すなわち原作で最初に展開された「霊界死闘編」については、ほぼ全てカットされている形だ。このエピソードがどんな内容だったか、ご存じだろうか。
「霊界死闘編」とは、原作単行本の1巻、2巻に収録されている第1話「さよなら現世!!」から第17話「黄金色のめざめ」までの範囲を指す。簡単に説明すると、札付きの不良中学生だった浦飯幽助が事故によって命を落とし、その後ふたたび元の肉体に戻るまでのストーリーが描かれている。
現世に復活できるかどうかは、霊界の判断にゆだねられているため、幽助は自身の人間性を証明するためにさまざまな善行を積んでいくことに。愛犬を失ったいじめられっ子の少年に発破をかけたり、この世に未練を残した地縛霊の少女を励ましたり、気難しいおじいさんとタヌキの関係を取り持ったり……といった具合だ。

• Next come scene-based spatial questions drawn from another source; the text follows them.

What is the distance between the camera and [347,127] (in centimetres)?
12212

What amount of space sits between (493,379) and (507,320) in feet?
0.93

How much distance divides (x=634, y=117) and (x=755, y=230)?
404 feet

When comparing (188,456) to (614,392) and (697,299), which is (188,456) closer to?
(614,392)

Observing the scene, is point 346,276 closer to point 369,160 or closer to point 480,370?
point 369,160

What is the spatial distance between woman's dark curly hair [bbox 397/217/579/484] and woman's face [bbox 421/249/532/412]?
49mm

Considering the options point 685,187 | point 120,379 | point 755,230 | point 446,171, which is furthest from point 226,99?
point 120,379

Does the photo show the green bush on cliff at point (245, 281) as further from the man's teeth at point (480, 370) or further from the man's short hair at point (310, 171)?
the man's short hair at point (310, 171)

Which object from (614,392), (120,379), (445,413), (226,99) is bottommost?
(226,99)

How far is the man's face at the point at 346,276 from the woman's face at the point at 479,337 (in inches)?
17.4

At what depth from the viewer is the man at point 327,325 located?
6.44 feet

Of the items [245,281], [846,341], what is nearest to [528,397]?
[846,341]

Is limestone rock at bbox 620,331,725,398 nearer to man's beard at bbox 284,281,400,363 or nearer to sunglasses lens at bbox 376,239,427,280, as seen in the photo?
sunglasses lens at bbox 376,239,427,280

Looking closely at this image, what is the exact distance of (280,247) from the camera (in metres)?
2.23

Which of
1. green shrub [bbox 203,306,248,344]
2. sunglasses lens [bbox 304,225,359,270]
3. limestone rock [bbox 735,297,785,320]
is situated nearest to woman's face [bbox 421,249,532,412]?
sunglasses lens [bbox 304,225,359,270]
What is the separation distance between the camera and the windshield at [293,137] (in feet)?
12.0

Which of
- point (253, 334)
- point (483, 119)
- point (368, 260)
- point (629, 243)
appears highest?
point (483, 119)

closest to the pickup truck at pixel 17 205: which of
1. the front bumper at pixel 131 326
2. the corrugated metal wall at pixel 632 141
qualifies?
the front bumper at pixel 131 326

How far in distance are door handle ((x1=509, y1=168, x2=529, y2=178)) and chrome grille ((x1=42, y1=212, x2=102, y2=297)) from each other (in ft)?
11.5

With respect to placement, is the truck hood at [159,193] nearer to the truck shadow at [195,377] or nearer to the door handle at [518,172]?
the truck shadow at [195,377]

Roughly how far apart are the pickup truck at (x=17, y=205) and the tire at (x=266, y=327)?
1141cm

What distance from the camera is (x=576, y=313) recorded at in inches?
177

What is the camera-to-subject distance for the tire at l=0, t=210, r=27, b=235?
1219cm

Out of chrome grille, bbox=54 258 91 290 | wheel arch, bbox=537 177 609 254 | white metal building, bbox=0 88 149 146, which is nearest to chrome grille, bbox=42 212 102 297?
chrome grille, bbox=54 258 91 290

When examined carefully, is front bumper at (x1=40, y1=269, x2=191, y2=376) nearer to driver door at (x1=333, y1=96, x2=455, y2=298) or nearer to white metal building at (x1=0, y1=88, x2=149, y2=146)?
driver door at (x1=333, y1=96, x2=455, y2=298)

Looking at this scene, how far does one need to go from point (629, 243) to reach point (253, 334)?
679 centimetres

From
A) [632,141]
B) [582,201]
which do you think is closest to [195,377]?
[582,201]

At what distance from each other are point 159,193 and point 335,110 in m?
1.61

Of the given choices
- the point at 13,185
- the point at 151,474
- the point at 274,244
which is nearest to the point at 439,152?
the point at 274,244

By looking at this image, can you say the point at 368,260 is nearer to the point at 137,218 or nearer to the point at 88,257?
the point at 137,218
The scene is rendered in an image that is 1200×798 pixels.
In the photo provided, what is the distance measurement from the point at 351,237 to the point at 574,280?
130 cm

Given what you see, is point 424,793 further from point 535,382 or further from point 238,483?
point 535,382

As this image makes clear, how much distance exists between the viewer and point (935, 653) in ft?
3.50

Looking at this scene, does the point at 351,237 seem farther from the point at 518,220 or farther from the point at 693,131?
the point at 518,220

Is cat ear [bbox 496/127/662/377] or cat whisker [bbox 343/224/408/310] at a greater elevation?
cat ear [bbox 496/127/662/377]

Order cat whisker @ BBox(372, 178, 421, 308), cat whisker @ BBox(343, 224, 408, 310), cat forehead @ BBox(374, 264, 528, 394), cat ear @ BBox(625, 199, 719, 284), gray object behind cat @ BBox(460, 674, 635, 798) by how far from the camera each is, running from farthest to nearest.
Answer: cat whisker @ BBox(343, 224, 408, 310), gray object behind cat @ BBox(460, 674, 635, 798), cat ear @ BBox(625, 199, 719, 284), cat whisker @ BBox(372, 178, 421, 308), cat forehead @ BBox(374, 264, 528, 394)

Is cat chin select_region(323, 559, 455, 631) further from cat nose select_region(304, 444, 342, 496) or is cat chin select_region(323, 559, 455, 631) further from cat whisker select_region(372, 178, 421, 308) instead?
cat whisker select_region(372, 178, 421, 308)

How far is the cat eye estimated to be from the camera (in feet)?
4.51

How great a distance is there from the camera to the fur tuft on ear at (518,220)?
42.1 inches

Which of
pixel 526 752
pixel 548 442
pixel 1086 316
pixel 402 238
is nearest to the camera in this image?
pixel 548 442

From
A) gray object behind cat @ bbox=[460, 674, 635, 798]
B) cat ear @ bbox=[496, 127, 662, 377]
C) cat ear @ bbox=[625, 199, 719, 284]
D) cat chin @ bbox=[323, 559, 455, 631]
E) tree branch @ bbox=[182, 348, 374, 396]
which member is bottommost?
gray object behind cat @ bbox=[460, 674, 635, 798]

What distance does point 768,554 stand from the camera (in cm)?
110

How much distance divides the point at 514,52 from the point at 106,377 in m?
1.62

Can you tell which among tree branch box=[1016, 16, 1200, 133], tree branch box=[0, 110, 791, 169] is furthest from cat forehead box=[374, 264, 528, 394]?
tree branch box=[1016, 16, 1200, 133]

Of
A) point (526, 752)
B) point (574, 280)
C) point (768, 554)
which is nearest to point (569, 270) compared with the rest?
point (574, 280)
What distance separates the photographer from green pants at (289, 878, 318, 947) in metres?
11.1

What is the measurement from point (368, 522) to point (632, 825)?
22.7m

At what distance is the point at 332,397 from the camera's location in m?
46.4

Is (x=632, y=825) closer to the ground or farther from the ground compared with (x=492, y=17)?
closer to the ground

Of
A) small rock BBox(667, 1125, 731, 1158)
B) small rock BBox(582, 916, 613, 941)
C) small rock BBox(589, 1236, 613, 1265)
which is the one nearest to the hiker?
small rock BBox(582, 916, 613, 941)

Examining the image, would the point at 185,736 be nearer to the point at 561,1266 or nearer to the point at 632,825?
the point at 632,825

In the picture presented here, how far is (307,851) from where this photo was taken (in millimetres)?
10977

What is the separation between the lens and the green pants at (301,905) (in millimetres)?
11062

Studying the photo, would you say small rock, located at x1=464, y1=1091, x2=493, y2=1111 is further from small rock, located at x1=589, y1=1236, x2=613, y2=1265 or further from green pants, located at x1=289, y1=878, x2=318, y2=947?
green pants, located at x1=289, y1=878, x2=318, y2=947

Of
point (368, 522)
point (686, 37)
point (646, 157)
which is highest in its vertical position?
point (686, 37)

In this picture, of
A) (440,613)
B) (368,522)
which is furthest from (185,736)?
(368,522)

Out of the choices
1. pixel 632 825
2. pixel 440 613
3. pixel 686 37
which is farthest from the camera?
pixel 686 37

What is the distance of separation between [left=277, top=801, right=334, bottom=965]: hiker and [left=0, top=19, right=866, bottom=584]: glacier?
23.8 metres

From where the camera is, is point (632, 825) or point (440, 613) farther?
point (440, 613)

いずれも1話から2話で完結するショートストーリーで、ハートフルな結末を迎えるものが多い。また、ほとんどが“幽霊”をめぐる話となっているため、ヤンキー漫画にオカルト風味を混ぜた当初の『幽☆遊☆白書』の路線がよく分かるだろう。
他方で第8話、第9話で描かれた「束の間の復活(前・後編)」では、ヒロインの雪村螢子が不良学生に誘拐される事件が勃発。たまたま一時的に肉体を取り戻していた幽助が不良たちを一蹴し、その後駆け付けた桑原和真と会話を交わす展開となった。
2人は喧嘩ばかりしていた間柄だが、幽助が事情を話して協力を求めた際には、桑原が「体に戻ったときにゃ酒でもおごれよ」と返しており、男同士の熱い絆を感じさせる話となっている。
さらに「霊界死闘編」が面白いのは、螢子以外の魅力的なサブヒロイン候補たちが登場していたことだ。
たとえば第10話では、さやかというキャラクターが初登場。およそ30年前に発表された話だが、彼女は現代にも十分通じる魅力を持っている。いわゆる「ヤンデレ」ブームを先取りするような萌え要素の塊だったのだ。